● **Text extract**
Unfucking audio with "AI"
Filed under: Software, Machine Learning, Audio
Ok, I fucking hate “AI” and the corporate horse it rode in on. Machine learning though? I guess that’s kinda useful?!
I’ve been helping out my friends at KKTO with their project Minute/Year for almost a decade now and a while ago we had run into a peculiar problem. I spent the last few days finally cleaning up the mess it caused and I thought I’d write up what I’ve done cause I’m pretty proud of the result.
In 2023 an audio interface had failed and corrupted a whole bunch of our daily recordings in a subtle yet annoying way. It took us a few days to realize what had happened at which point we power cycled the audio interface and everything went back to normal but it left us with a bunch of corrupted recordings that needed to be fixed.
What had happened
The installation records a single minute of audio every day and creates a spectrogram of said recording as part of the process. Looking at the spectrogram it wasn’t hard to see that something was… off.
These spectrograms show the change of frequencies in the recording over time, low frequencies at the bottom, high frequencies at the top. The scale is linear, with the top frequency maxing out at 24kHz. Not only was there a lot more high frequency content than usual the whole thing also looked suspiciously… mirrored.
This got my aliasing senses tingling.
And would you look at that. For some reason every second sample in recording was just a copy of the previous one. Effectively cutting our sample rate in half and causing a ton of aliasing!
To be honest, I have no idea what happened here. For some reason the audio interface just started doubling up samples at some point. And since we couldn’t repeat the recordings it was my task to fix them up as best as possible.
Identifying affected recordings
Since I wanted to make completely sure I wouldn’t miss any corrupted recordings I wrote a quick python script to iterate over all of the 2023 recordings and identify the corrupted ones.

● **Raw records**
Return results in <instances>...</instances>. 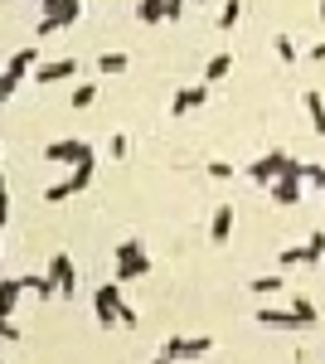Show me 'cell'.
<instances>
[{
  "instance_id": "6da1fadb",
  "label": "cell",
  "mask_w": 325,
  "mask_h": 364,
  "mask_svg": "<svg viewBox=\"0 0 325 364\" xmlns=\"http://www.w3.org/2000/svg\"><path fill=\"white\" fill-rule=\"evenodd\" d=\"M257 321L272 326V331H301V326H316V321H321V311L301 296V301H292V311H257Z\"/></svg>"
},
{
  "instance_id": "7a4b0ae2",
  "label": "cell",
  "mask_w": 325,
  "mask_h": 364,
  "mask_svg": "<svg viewBox=\"0 0 325 364\" xmlns=\"http://www.w3.org/2000/svg\"><path fill=\"white\" fill-rule=\"evenodd\" d=\"M92 161H82V166H73L68 170V180H58V185H49V190H44V199H49V204H63V199H73V195H82V190H87V185H92Z\"/></svg>"
},
{
  "instance_id": "3957f363",
  "label": "cell",
  "mask_w": 325,
  "mask_h": 364,
  "mask_svg": "<svg viewBox=\"0 0 325 364\" xmlns=\"http://www.w3.org/2000/svg\"><path fill=\"white\" fill-rule=\"evenodd\" d=\"M122 306H127V301H122V282H117V277L102 282V287H97V296H92L97 321H102V326H122Z\"/></svg>"
},
{
  "instance_id": "277c9868",
  "label": "cell",
  "mask_w": 325,
  "mask_h": 364,
  "mask_svg": "<svg viewBox=\"0 0 325 364\" xmlns=\"http://www.w3.org/2000/svg\"><path fill=\"white\" fill-rule=\"evenodd\" d=\"M44 161H54V166H82V161H92V146H87V141H49V146H44Z\"/></svg>"
},
{
  "instance_id": "5b68a950",
  "label": "cell",
  "mask_w": 325,
  "mask_h": 364,
  "mask_svg": "<svg viewBox=\"0 0 325 364\" xmlns=\"http://www.w3.org/2000/svg\"><path fill=\"white\" fill-rule=\"evenodd\" d=\"M214 350V340L209 336H170L165 340V360H199V355H209Z\"/></svg>"
},
{
  "instance_id": "8992f818",
  "label": "cell",
  "mask_w": 325,
  "mask_h": 364,
  "mask_svg": "<svg viewBox=\"0 0 325 364\" xmlns=\"http://www.w3.org/2000/svg\"><path fill=\"white\" fill-rule=\"evenodd\" d=\"M287 166H292V156H287V151H267V156H257V161L247 166V175H252L257 185H272L277 175H287Z\"/></svg>"
},
{
  "instance_id": "52a82bcc",
  "label": "cell",
  "mask_w": 325,
  "mask_h": 364,
  "mask_svg": "<svg viewBox=\"0 0 325 364\" xmlns=\"http://www.w3.org/2000/svg\"><path fill=\"white\" fill-rule=\"evenodd\" d=\"M68 78H78V58H73V54H68V58H49V63H39V68H34V83H39V87L68 83Z\"/></svg>"
},
{
  "instance_id": "ba28073f",
  "label": "cell",
  "mask_w": 325,
  "mask_h": 364,
  "mask_svg": "<svg viewBox=\"0 0 325 364\" xmlns=\"http://www.w3.org/2000/svg\"><path fill=\"white\" fill-rule=\"evenodd\" d=\"M49 277H54V287L63 296H73L78 277H73V257H68V252H54V257H49Z\"/></svg>"
},
{
  "instance_id": "9c48e42d",
  "label": "cell",
  "mask_w": 325,
  "mask_h": 364,
  "mask_svg": "<svg viewBox=\"0 0 325 364\" xmlns=\"http://www.w3.org/2000/svg\"><path fill=\"white\" fill-rule=\"evenodd\" d=\"M204 97H209V83H204V87H180V92L170 97V112H175V117L199 112V107H204Z\"/></svg>"
},
{
  "instance_id": "30bf717a",
  "label": "cell",
  "mask_w": 325,
  "mask_h": 364,
  "mask_svg": "<svg viewBox=\"0 0 325 364\" xmlns=\"http://www.w3.org/2000/svg\"><path fill=\"white\" fill-rule=\"evenodd\" d=\"M272 199H277V204H287V209L301 204V175H292V170H287V175H277V180H272Z\"/></svg>"
},
{
  "instance_id": "8fae6325",
  "label": "cell",
  "mask_w": 325,
  "mask_h": 364,
  "mask_svg": "<svg viewBox=\"0 0 325 364\" xmlns=\"http://www.w3.org/2000/svg\"><path fill=\"white\" fill-rule=\"evenodd\" d=\"M34 68H39V49H34V44H25V49H15V54H10V63H5V73H15L20 83H25V78L34 73Z\"/></svg>"
},
{
  "instance_id": "7c38bea8",
  "label": "cell",
  "mask_w": 325,
  "mask_h": 364,
  "mask_svg": "<svg viewBox=\"0 0 325 364\" xmlns=\"http://www.w3.org/2000/svg\"><path fill=\"white\" fill-rule=\"evenodd\" d=\"M325 252L316 243H297V248H282V267H316Z\"/></svg>"
},
{
  "instance_id": "4fadbf2b",
  "label": "cell",
  "mask_w": 325,
  "mask_h": 364,
  "mask_svg": "<svg viewBox=\"0 0 325 364\" xmlns=\"http://www.w3.org/2000/svg\"><path fill=\"white\" fill-rule=\"evenodd\" d=\"M44 15H49L58 29H68L82 15V0H49V5H44Z\"/></svg>"
},
{
  "instance_id": "5bb4252c",
  "label": "cell",
  "mask_w": 325,
  "mask_h": 364,
  "mask_svg": "<svg viewBox=\"0 0 325 364\" xmlns=\"http://www.w3.org/2000/svg\"><path fill=\"white\" fill-rule=\"evenodd\" d=\"M146 272H151V257H146V248H141V252H132V257H122L112 277L117 282H136V277H146Z\"/></svg>"
},
{
  "instance_id": "9a60e30c",
  "label": "cell",
  "mask_w": 325,
  "mask_h": 364,
  "mask_svg": "<svg viewBox=\"0 0 325 364\" xmlns=\"http://www.w3.org/2000/svg\"><path fill=\"white\" fill-rule=\"evenodd\" d=\"M301 107H306V117H311V132L325 136V97L316 92V87H306V92H301Z\"/></svg>"
},
{
  "instance_id": "2e32d148",
  "label": "cell",
  "mask_w": 325,
  "mask_h": 364,
  "mask_svg": "<svg viewBox=\"0 0 325 364\" xmlns=\"http://www.w3.org/2000/svg\"><path fill=\"white\" fill-rule=\"evenodd\" d=\"M209 238H214V243H228V238H233V204H218V209H214V219H209Z\"/></svg>"
},
{
  "instance_id": "e0dca14e",
  "label": "cell",
  "mask_w": 325,
  "mask_h": 364,
  "mask_svg": "<svg viewBox=\"0 0 325 364\" xmlns=\"http://www.w3.org/2000/svg\"><path fill=\"white\" fill-rule=\"evenodd\" d=\"M20 287H25V291H34L39 301H49V296H54V291H58V287H54V277H49V272H25V277H20Z\"/></svg>"
},
{
  "instance_id": "ac0fdd59",
  "label": "cell",
  "mask_w": 325,
  "mask_h": 364,
  "mask_svg": "<svg viewBox=\"0 0 325 364\" xmlns=\"http://www.w3.org/2000/svg\"><path fill=\"white\" fill-rule=\"evenodd\" d=\"M20 277H0V316H10V311L20 306Z\"/></svg>"
},
{
  "instance_id": "d6986e66",
  "label": "cell",
  "mask_w": 325,
  "mask_h": 364,
  "mask_svg": "<svg viewBox=\"0 0 325 364\" xmlns=\"http://www.w3.org/2000/svg\"><path fill=\"white\" fill-rule=\"evenodd\" d=\"M228 73H233V54H214L204 63V83H223Z\"/></svg>"
},
{
  "instance_id": "ffe728a7",
  "label": "cell",
  "mask_w": 325,
  "mask_h": 364,
  "mask_svg": "<svg viewBox=\"0 0 325 364\" xmlns=\"http://www.w3.org/2000/svg\"><path fill=\"white\" fill-rule=\"evenodd\" d=\"M136 20H146V25L165 20V0H136Z\"/></svg>"
},
{
  "instance_id": "44dd1931",
  "label": "cell",
  "mask_w": 325,
  "mask_h": 364,
  "mask_svg": "<svg viewBox=\"0 0 325 364\" xmlns=\"http://www.w3.org/2000/svg\"><path fill=\"white\" fill-rule=\"evenodd\" d=\"M97 68H102V78H107V73L117 78V73H127V68H132V58H127V54H102V58H97Z\"/></svg>"
},
{
  "instance_id": "7402d4cb",
  "label": "cell",
  "mask_w": 325,
  "mask_h": 364,
  "mask_svg": "<svg viewBox=\"0 0 325 364\" xmlns=\"http://www.w3.org/2000/svg\"><path fill=\"white\" fill-rule=\"evenodd\" d=\"M238 20H243V0H228V5H223V15H218V29H233Z\"/></svg>"
},
{
  "instance_id": "603a6c76",
  "label": "cell",
  "mask_w": 325,
  "mask_h": 364,
  "mask_svg": "<svg viewBox=\"0 0 325 364\" xmlns=\"http://www.w3.org/2000/svg\"><path fill=\"white\" fill-rule=\"evenodd\" d=\"M272 49H277L282 63H297V44H292V34H277V44H272Z\"/></svg>"
},
{
  "instance_id": "cb8c5ba5",
  "label": "cell",
  "mask_w": 325,
  "mask_h": 364,
  "mask_svg": "<svg viewBox=\"0 0 325 364\" xmlns=\"http://www.w3.org/2000/svg\"><path fill=\"white\" fill-rule=\"evenodd\" d=\"M92 97H97V83H78L73 87V107H92Z\"/></svg>"
},
{
  "instance_id": "d4e9b609",
  "label": "cell",
  "mask_w": 325,
  "mask_h": 364,
  "mask_svg": "<svg viewBox=\"0 0 325 364\" xmlns=\"http://www.w3.org/2000/svg\"><path fill=\"white\" fill-rule=\"evenodd\" d=\"M252 291L257 296H272V291H282V277L272 272V277H252Z\"/></svg>"
},
{
  "instance_id": "484cf974",
  "label": "cell",
  "mask_w": 325,
  "mask_h": 364,
  "mask_svg": "<svg viewBox=\"0 0 325 364\" xmlns=\"http://www.w3.org/2000/svg\"><path fill=\"white\" fill-rule=\"evenodd\" d=\"M107 151H112V161H127V151H132V141H127V136H112V146H107Z\"/></svg>"
},
{
  "instance_id": "4316f807",
  "label": "cell",
  "mask_w": 325,
  "mask_h": 364,
  "mask_svg": "<svg viewBox=\"0 0 325 364\" xmlns=\"http://www.w3.org/2000/svg\"><path fill=\"white\" fill-rule=\"evenodd\" d=\"M301 180H311L316 190H325V166H306V175H301Z\"/></svg>"
},
{
  "instance_id": "83f0119b",
  "label": "cell",
  "mask_w": 325,
  "mask_h": 364,
  "mask_svg": "<svg viewBox=\"0 0 325 364\" xmlns=\"http://www.w3.org/2000/svg\"><path fill=\"white\" fill-rule=\"evenodd\" d=\"M185 5H190V0H165V20H180V15H185Z\"/></svg>"
},
{
  "instance_id": "f1b7e54d",
  "label": "cell",
  "mask_w": 325,
  "mask_h": 364,
  "mask_svg": "<svg viewBox=\"0 0 325 364\" xmlns=\"http://www.w3.org/2000/svg\"><path fill=\"white\" fill-rule=\"evenodd\" d=\"M132 252H141V238H127V243H117V262H122V257H132Z\"/></svg>"
},
{
  "instance_id": "f546056e",
  "label": "cell",
  "mask_w": 325,
  "mask_h": 364,
  "mask_svg": "<svg viewBox=\"0 0 325 364\" xmlns=\"http://www.w3.org/2000/svg\"><path fill=\"white\" fill-rule=\"evenodd\" d=\"M209 175H214V180H228L233 166H228V161H209Z\"/></svg>"
},
{
  "instance_id": "4dcf8cb0",
  "label": "cell",
  "mask_w": 325,
  "mask_h": 364,
  "mask_svg": "<svg viewBox=\"0 0 325 364\" xmlns=\"http://www.w3.org/2000/svg\"><path fill=\"white\" fill-rule=\"evenodd\" d=\"M10 219V195H5V175H0V224Z\"/></svg>"
},
{
  "instance_id": "1f68e13d",
  "label": "cell",
  "mask_w": 325,
  "mask_h": 364,
  "mask_svg": "<svg viewBox=\"0 0 325 364\" xmlns=\"http://www.w3.org/2000/svg\"><path fill=\"white\" fill-rule=\"evenodd\" d=\"M34 34H39V39H49V34H58V25H54V20H49V15H44V20H39V29H34Z\"/></svg>"
},
{
  "instance_id": "d6a6232c",
  "label": "cell",
  "mask_w": 325,
  "mask_h": 364,
  "mask_svg": "<svg viewBox=\"0 0 325 364\" xmlns=\"http://www.w3.org/2000/svg\"><path fill=\"white\" fill-rule=\"evenodd\" d=\"M311 58H325V39H321V44H311Z\"/></svg>"
},
{
  "instance_id": "836d02e7",
  "label": "cell",
  "mask_w": 325,
  "mask_h": 364,
  "mask_svg": "<svg viewBox=\"0 0 325 364\" xmlns=\"http://www.w3.org/2000/svg\"><path fill=\"white\" fill-rule=\"evenodd\" d=\"M311 243H316V248H321V252H325V233H311Z\"/></svg>"
},
{
  "instance_id": "e575fe53",
  "label": "cell",
  "mask_w": 325,
  "mask_h": 364,
  "mask_svg": "<svg viewBox=\"0 0 325 364\" xmlns=\"http://www.w3.org/2000/svg\"><path fill=\"white\" fill-rule=\"evenodd\" d=\"M151 364H175V360H165V355H161V360H151Z\"/></svg>"
},
{
  "instance_id": "d590c367",
  "label": "cell",
  "mask_w": 325,
  "mask_h": 364,
  "mask_svg": "<svg viewBox=\"0 0 325 364\" xmlns=\"http://www.w3.org/2000/svg\"><path fill=\"white\" fill-rule=\"evenodd\" d=\"M321 20H325V0H321Z\"/></svg>"
},
{
  "instance_id": "8d00e7d4",
  "label": "cell",
  "mask_w": 325,
  "mask_h": 364,
  "mask_svg": "<svg viewBox=\"0 0 325 364\" xmlns=\"http://www.w3.org/2000/svg\"><path fill=\"white\" fill-rule=\"evenodd\" d=\"M0 102H5V87H0Z\"/></svg>"
},
{
  "instance_id": "74e56055",
  "label": "cell",
  "mask_w": 325,
  "mask_h": 364,
  "mask_svg": "<svg viewBox=\"0 0 325 364\" xmlns=\"http://www.w3.org/2000/svg\"><path fill=\"white\" fill-rule=\"evenodd\" d=\"M190 5H199V0H190Z\"/></svg>"
}]
</instances>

● **Stated problem 1**
Copy a passage of the audio repair post word for word, starting at the words "To be honest, I" and ending after "best as possible.".
● **Stated problem 2**
How would the audio repair post go on after its last sentence? Write that continuation.
The rows have nothing to do with the audio repair post.

● **Task answer 1**
To be honest, I have no idea what happened here. For some reason the audio interface just started doubling up samples at some point. And since we couldn’t repeat the recordings it was my task to fix them up as best as possible.

● **Task answer 2**
recordings = glob.glob("[0-9][0-9][0-9].wav", root_dir="recordings")
recordings.sort()
bad_recordings = []
good_recordings = []
for file in recordings:
data, _ = sf.read(f"recordings/{file}")
data = data.T
# Combine both channels into a single mono channel
left = data[0]
right = data[1]
mono = data[0] + data[1]
# Subtract every pair of samples from each other
diff_even = np.abs(np.average(mono[50000:-50000:2] - mono[50001:-50000:2]))
diff_odd = np.abs(np.average(mono[50001:-50001:2] - mono[50002:-50000:2]))
# Find the ones where either difference is always zero
if diff_even == 0 or diff_odd == 0:
print(f"{file}: {diff_even} {diff_odd}")
bad_recordings += [file]
else:
good_recordings += [file]
This piece of code finds all recordings using python’s built in glob
module, sorts them, loads them using PySoundFile
and does some quick analysis using numpy
.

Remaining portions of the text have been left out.